**PASSAGE SHOWN**
┌──

# "gulf Brewery" Logos And Survey



## Gulf Brewery (11/5/05)

Hi all

The setup of the brewery grinds on and things are slowly happening. The website is now setup. It needs a bit of refinement yet, but the basics are there. 

Now the interesting bit. There is a survey on the site where you can add your opinion about the logos, the beers and the hotels where you would like to see the beers sold (sorry for those outside of SA, initial sales will be SA based only). Even though you may be interstate, I am still interested in your opinion. 

Cheers
Peter

aka Pedro


----------



## sluggerdog (11/5/05)

DONE!


----------



## ozbrewer (11/5/05)

that is a nice looking site pedrof, well done, best of luck


----------



## deebee (11/5/05)

Well done Pedro. Done the survey. Hope to taste a drop when I am in Adelaide in September.


----------



## Doc (11/5/05)

Done. Looks good.
Question 6 could do with some expansion for AHB members though :lol:

Doc


----------



## Gulf Brewery (11/5/05)

Doc said:


> Done. Looks good.
> Question 6 could do with some expansion for AHB members though :lol:
> 
> Doc
> [post="58702"][/post]​



Yes Doc, I did consider that today. Every drop of homebrew is one less drop of beer I sell.  

Cheers
Pedro


----------



## GMK (11/5/05)

just done the survey...

Hope my comments help and well done.....

Cant wait to drop in....


----------



## warrenlw63 (11/5/05)

Done! 

Where's me beer? :lol: :lol: 

Warren -


----------



## Gulf Brewery (11/5/05)

warrenlw63 said:


> Done!
> 
> Where's me beer? :lol: :lol:
> 
> ...

└──

**GIVEN ENTRIES**
┌──

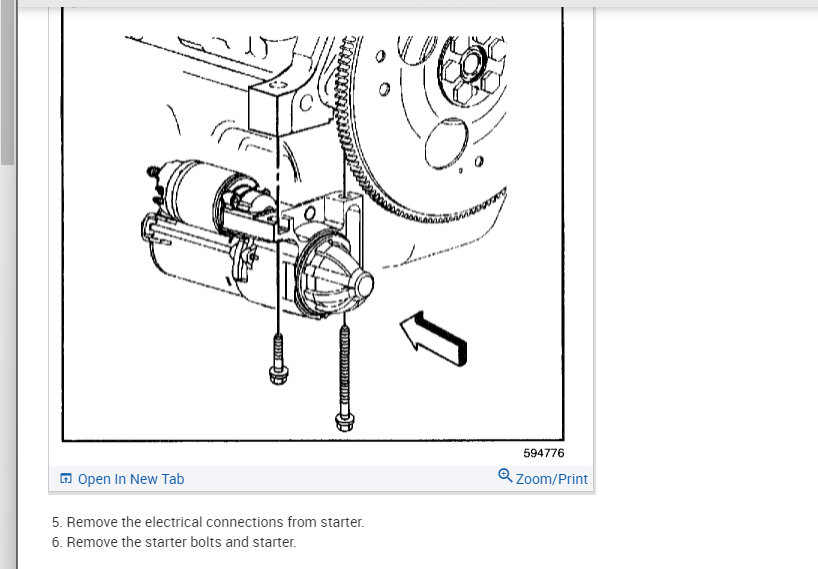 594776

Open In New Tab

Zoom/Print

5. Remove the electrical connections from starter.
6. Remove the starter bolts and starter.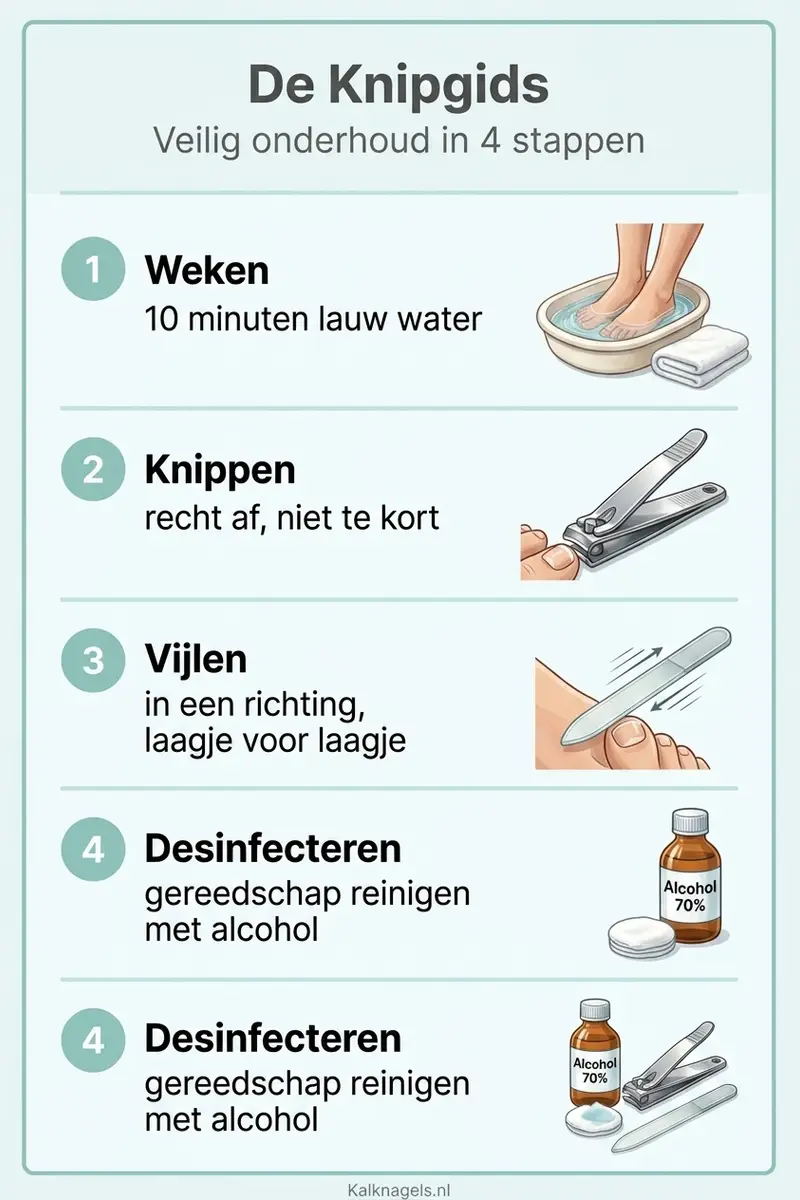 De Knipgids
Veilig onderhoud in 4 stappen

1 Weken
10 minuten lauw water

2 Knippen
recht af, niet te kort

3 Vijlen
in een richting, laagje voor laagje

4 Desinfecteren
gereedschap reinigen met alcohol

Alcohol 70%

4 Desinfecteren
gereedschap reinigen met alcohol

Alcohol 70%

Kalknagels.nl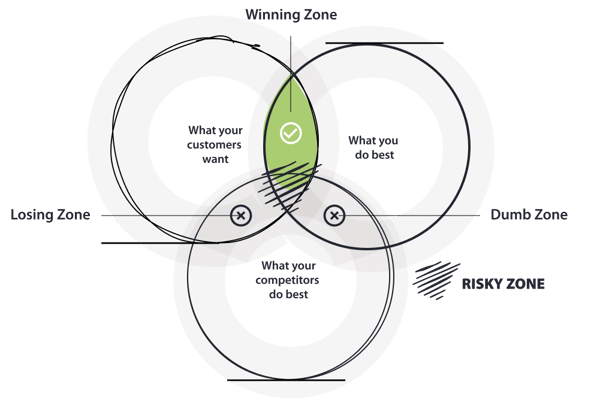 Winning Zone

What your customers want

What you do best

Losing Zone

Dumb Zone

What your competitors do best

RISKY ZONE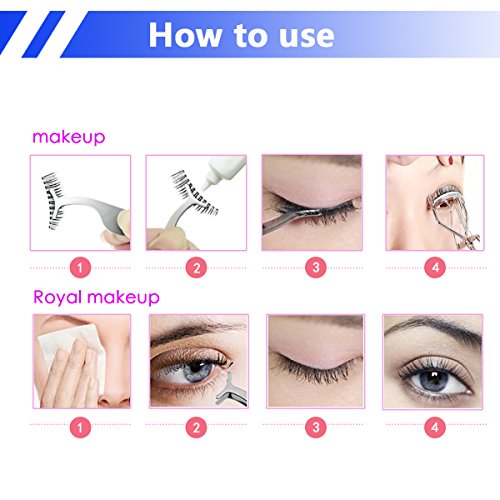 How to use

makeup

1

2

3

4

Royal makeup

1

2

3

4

└──

**BRIEF 1**
Answer these questions using the Gulf Brewery survey thread:
(a) Where will the beers initially be sold?
(b) In which month does deebee hope to be in Adelaide?
(c) Which survey question does Doc say could be expanded for AHB members?
**BRIEF 2**
Extend the Gulf Brewery survey thread from the point where it stops.

**EXPECTED OUTPUT 1**
(a) In SA only.
(b) September.
(c) Question 6.

**EXPECTED OUTPUT 2**
It's in the mail with your cheque for filling out the survey :beerbang: 

Just waiting on a few more approvals, some more power and water, then the beer shall flow


----------



## GMK (12/5/05)

what location/site have u got?

the web page does not tell us where u are....


----------



## bouncingcastle (12/5/05)

Survey done! good luck


----------



## jayse (12/5/05)

GMK said:


> what location/site have u got?
> 
> the web page does not tell us where u are....
> [post="58723"][/post]​



as far away down south from the barrossa as he could get! :lol: 



Going to california
Jayse


----------



## Stagger (12/5/05)

Done. Looks good.


----------



## Gulf Brewery (12/5/05)

GMK said:


> what location/site have u got?
> 
> the web page does not tell us where u are....
> [post="58723"][/post]​



100% correct GMK.

The location will be revealed in time, just after the security system is upgraded to prevent unwanted visitors. I may get Chiller to leave his Dober puppies there a few days


----------



## Gough (12/5/05)

Done. 

Looks the goods Pedro. Well done.

Shawn.


----------



## SteveSA (12/5/05)

Gulf Brewery said:


> I may get Chiller to leave his Dober puppies there a few days
> [post="58745"][/post]​



Better to go with the security system. I've heard those two corrupt puppies can be bought with some spent grain.


----------



## PostModern (12/5/05)

Very impressive site, Pedro. Looking forward to my next trip to SA (whenever that may be )


----------



## NRB (12/5/05)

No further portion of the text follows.